En 2016, la Roumanie a commencé à réceptionner ses premiers avions de combat F-16C/D. Au total ce premier lot portait sur 12 aéronefs. La flotte de 12 F-16 se compose de 9 appareils en provenance du Portugal et 3 de l’US Air Force. Le contrat comprenait également des modifications et des mises à niveau des avions, ainsi que des moteurs supplémentaires de rechanges, le soutien logistique, ainsi que la formation de 9 pilotes roumains et 69 techniciens de maintenance.

Avant la livraison, les appareils ont été modernisé dans le cadre de la norme Mid-Life Update (MLU) par la société OGMA-Industria Aeronautica au Portugal.

La Forţele Aeriene Romane (Armée de l’air roumaine, RoAF) dispose 12 chasseurs F-16C/D Block15 Mid-Life Upgrade (MLU) qui équipent le 53e Escadron de chasseurs à Feteşti.


Avoir suffisamment d’avions :

Les MiG-21 « Lancer » restant ne permettant pas d’assurer la sécurité aérienne du pays.
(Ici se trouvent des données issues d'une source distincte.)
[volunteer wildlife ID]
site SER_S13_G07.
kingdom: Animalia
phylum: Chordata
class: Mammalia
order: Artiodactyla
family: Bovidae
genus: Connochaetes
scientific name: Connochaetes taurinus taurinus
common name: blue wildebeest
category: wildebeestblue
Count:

La Roumanie ne dispose actuellement pas d’un nombre suffisant d’avions F-16 pour assurer la protection de son espace aérien et restera sous dépendance de l’OTAN. En conséquence, le pays lance l’achaht d’un second lot afin de combler cette lacune.

Les 36 avions F-16 supplémentaires que pourraient être un mixte de F-16 neufs et d’avions d’occasions. Si des aéronefs de seconde main devaient être acquis, ceux-ci seront modernisés par l’industrie de défense roumaine.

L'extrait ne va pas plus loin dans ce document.